— start of Document excerpt —

Tsang's surprise win in Episode 1 of Infinity and Beyond (where his cover of Samantha Lam's 1984 hit "First Love" (初戀) was voted top performance among all 16 participants who included veterans George Lam, Sally Yeh, Hacken Lee, Li Jian, Miriam Yeung and Coco Lee), coupled with his lively personality; iconic afro hairstyle, and most notably his singing prowess, made him into one of the most exciting breakout stars of the series. As a result, Tsang's popularity skyrocketed in China, especially in the Cantonese-speaking regions in the south. His Weibo follower count shot up from 3,500 fans before start of show in April 2022 to break 1 million in July. "First Love" recorded 1.4 million views on the official YouTube channels within 2 weeks of posting, making it one of Mango TV's most popular stage performances of the year.

Infinity and Beyond was aired over mainstream TV in both Hong Kong and mainland China, and by the end of 13 episodes, recorded an accumulated viewership count of 160 million people, not including online release. As of June 2024, online viewership at the Mango TV platform has exceeded 210 million on average for each episode of the season.

Call Me by Fire 2

On the contrary, Call Me by Fire (season 2) would prove to be a greater challenge. Invited to join on the back of his previous success, Tsang had by far the least experience among all participants in the show's history. When filming began in June 2022, he had only debuted less than 18 months before. Compared to the other seasoned musicians and performers including veteran superstars like Alex To, Richie Ren, Vanness Wu, Alec Su etc., Tsang was almost an unknown to non-Cantonese speaking audiences at the start of show. In a contest where audience popularity voting was the determining factor, he was able to impress sufficiently with his few performances, and avoided elimination to reach the finals. Although he could not make the final selection, Tsang called this a highly rewarding experience, both in terms of personal growth and friendships with fellow contestants who were top tier performers and musical minds in their own right.

Call Me by Fire (season 2), broadcast online via the Mango TV platform, had an audience reach nationwide, with Episode 1 alone recording 171 million views on the first day of upload (more than 10% of the entire nation's population). As of June 2024, online viewership at the Mango TV platform has exceeded 310 million on average for each episode of the season.

First Solo Album, Solo Concert and CCTV Galas

In April 2022, Tsang's fifth Cantonese single "I'd Thought" (我以為) was released just ahead of the Infinity and Beyond broadcast, and eventually took the top spot in the RTHK Chinese Gold Song chart in Hong Kong, as well as Music FM Radio Guangdong's Cantopop weekly chart (粵語歌曲排行榜)* and the Chinese Music Awards Weekly Ranking (華語金曲榜)* in mainland China. One week later, "Run On!" (奔跑吧！)* was re-released in Mandarin and reached No.1 on the nationwide Music Pioneer chart (音樂先鋒榜) in China.

— end of Document excerpt —
— start of Stored data —

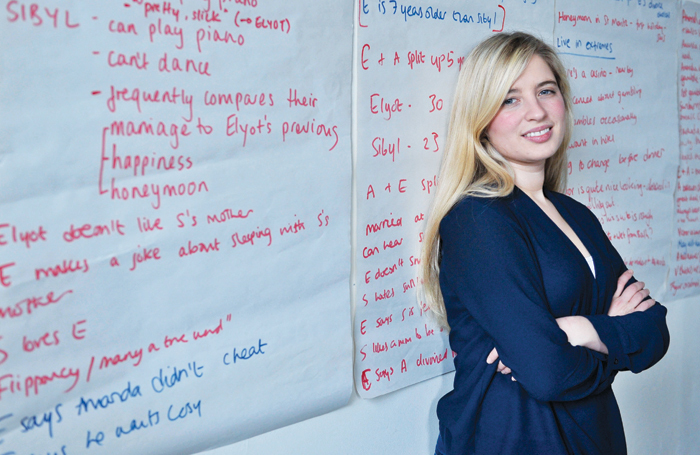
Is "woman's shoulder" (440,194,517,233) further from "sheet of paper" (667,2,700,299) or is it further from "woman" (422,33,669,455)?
"sheet of paper" (667,2,700,299)

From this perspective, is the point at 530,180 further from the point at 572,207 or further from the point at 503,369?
the point at 503,369

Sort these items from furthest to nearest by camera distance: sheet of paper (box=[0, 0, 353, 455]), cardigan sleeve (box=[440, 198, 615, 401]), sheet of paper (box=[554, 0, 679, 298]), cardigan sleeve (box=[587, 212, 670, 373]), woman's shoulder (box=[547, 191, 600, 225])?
sheet of paper (box=[554, 0, 679, 298]), woman's shoulder (box=[547, 191, 600, 225]), cardigan sleeve (box=[587, 212, 670, 373]), cardigan sleeve (box=[440, 198, 615, 401]), sheet of paper (box=[0, 0, 353, 455])

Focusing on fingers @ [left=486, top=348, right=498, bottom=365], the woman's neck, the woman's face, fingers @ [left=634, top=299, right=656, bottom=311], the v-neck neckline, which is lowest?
fingers @ [left=486, top=348, right=498, bottom=365]

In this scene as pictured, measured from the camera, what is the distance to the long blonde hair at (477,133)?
1.24 metres

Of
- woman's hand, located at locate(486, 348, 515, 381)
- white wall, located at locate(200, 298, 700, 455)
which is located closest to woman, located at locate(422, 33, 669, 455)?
woman's hand, located at locate(486, 348, 515, 381)

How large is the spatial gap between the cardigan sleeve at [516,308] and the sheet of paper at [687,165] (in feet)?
3.71

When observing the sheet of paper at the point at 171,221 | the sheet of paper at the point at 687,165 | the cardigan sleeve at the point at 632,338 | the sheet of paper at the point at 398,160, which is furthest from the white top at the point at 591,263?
the sheet of paper at the point at 687,165

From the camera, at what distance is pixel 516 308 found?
1033 millimetres

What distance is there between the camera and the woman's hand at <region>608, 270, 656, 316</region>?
1.24 metres

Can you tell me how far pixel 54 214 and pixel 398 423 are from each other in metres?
0.95

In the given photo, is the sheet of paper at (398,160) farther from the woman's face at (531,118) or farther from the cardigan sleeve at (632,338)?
the cardigan sleeve at (632,338)

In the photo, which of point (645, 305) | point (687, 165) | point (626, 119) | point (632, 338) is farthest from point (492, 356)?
point (687, 165)

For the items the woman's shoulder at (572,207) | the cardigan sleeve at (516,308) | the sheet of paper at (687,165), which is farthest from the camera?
the sheet of paper at (687,165)

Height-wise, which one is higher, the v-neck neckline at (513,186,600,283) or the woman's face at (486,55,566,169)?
the woman's face at (486,55,566,169)
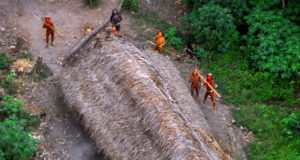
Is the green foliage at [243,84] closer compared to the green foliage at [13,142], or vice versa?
the green foliage at [13,142]

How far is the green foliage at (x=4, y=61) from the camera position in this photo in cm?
1057

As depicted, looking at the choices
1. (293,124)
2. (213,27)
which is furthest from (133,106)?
(213,27)

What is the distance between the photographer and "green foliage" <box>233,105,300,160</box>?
9.27 metres

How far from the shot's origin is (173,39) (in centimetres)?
1260

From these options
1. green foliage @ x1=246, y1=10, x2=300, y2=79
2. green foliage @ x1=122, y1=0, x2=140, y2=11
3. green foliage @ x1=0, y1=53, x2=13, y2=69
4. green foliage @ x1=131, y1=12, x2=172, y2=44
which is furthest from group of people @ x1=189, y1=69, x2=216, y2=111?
green foliage @ x1=0, y1=53, x2=13, y2=69

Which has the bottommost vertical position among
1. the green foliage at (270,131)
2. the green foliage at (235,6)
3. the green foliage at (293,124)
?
the green foliage at (270,131)

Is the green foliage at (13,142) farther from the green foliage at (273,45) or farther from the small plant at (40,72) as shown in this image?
the green foliage at (273,45)

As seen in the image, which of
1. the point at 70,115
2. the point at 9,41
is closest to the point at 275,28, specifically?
the point at 70,115

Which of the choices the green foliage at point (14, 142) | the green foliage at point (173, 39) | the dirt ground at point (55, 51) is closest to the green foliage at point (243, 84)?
the green foliage at point (173, 39)

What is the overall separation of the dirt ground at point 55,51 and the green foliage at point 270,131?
4.25m

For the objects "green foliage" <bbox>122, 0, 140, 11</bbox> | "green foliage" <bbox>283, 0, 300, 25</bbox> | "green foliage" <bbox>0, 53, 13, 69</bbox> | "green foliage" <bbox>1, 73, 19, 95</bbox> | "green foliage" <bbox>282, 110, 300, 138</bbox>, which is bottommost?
"green foliage" <bbox>1, 73, 19, 95</bbox>

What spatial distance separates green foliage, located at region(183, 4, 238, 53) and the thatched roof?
2659 millimetres

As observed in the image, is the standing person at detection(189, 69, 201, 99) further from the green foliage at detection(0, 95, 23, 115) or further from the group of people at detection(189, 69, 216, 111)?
the green foliage at detection(0, 95, 23, 115)

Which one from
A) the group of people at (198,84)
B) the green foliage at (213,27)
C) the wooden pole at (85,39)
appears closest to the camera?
the group of people at (198,84)
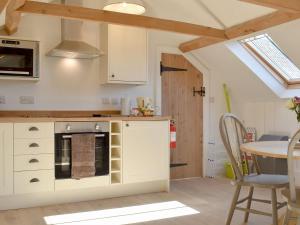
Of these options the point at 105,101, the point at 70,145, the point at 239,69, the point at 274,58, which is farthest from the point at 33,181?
the point at 274,58

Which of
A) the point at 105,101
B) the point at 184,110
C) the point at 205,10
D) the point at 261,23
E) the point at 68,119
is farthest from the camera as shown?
the point at 184,110

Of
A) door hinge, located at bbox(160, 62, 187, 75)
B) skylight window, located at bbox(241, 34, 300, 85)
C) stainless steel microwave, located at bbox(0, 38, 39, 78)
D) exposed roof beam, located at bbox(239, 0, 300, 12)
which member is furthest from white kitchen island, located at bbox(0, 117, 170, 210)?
exposed roof beam, located at bbox(239, 0, 300, 12)

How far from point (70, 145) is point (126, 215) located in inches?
37.2

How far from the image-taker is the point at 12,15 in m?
3.23

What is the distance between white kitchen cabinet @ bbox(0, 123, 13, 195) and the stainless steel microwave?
2.08ft

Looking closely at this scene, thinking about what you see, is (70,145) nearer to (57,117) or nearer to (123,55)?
(57,117)

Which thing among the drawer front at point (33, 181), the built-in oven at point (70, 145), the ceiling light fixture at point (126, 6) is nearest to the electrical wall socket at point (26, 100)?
the built-in oven at point (70, 145)

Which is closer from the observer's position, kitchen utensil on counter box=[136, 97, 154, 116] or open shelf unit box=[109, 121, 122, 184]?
open shelf unit box=[109, 121, 122, 184]

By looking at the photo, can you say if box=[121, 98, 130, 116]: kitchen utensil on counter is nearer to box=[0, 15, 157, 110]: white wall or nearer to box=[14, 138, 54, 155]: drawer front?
box=[0, 15, 157, 110]: white wall

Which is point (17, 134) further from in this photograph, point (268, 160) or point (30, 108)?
point (268, 160)

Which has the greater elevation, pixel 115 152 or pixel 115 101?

— end of Stored data —

**Task list**
A – Repeat part of the passage on Tsang's singing career word for word, starting at "In April 2022, Tsang's" and ending at "(音樂先鋒榜) in China.".
B – Extend the passage on Tsang's singing career with new text that follows on from its last sentence.
The items above are not used in any way here.

**Exercise answers**
A –
In April 2022, Tsang's fifth Cantonese single "I'd Thought" (我以為) was released just ahead of the Infinity and Beyond broadcast, and eventually took the top spot in the RTHK Chinese Gold Song chart in Hong Kong, as well as Music FM Radio Guangdong's Cantopop weekly chart (粵語歌曲排行榜)* and the Chinese Music Awards Weekly Ranking (華語金曲榜)* in mainland China. One week later, "Run On!" (奔跑吧！)* was re-released in Mandarin and reached No.1 on the nationwide Music Pioneer chart (音樂先鋒榜) in China.

B –
Tsang published his first studio album MIKE on 18 May 2022. Accumulated sales topped the Hong Kong Record Merchants Association Best Selling Album chart for 3 consecutive weeks, making him the third best selling local artist of the year, sharing the spot jointly with G.E.M and the late Leslie Cheung.

On 19 and 27 August 2022 respectively, Tsang held his first ever solo concerts Mike 2022 MULTIFACETED (曾比特2022點亮多面精彩音樂會)* at live houses in Guangzhou and Foshan, both nights fully sold out.

On 10 September 2022, Tsang was invited to perform in 2 separate events on China Central Television (CCTV) to celebrate the Mid-Autumn Festival, namely, the annual CMG Mid-Autumn Festival Gala (the Mid-Autumn equivalent to the Spring Festival Gala), and the China Movie Channel (CCTV-6) Mid-Autumn Online Gala show (「明月知我」閩江之心中秋電影雲歌會)*. Both events were televised nationwide. This was a huge honour for the young singer who had only started out in the Mainland less than five months before.

Return to Hong Kong

Tsang returned to Hong Kong in November 2022 and promptly released his new single, the slow swing "Hello Again" (重見)* on 2 December. This song became his second Hong Kong triple chart-topper after "I Am Not Good Enough" (我不如), at the same time reaching the No.1 spot in the Music FM Radio Guangdong's Cantopop weekly chart and the Chinese Music Awards Weekly Ranking in Mainland China, as well as the Sing Tao A1 Pop Chart in Canada. When asked about his plans going forward, Tsang had indicated at that time that he hoped to focus equally on both Cantonese and Mandarin songs to cater to his fans from different areas.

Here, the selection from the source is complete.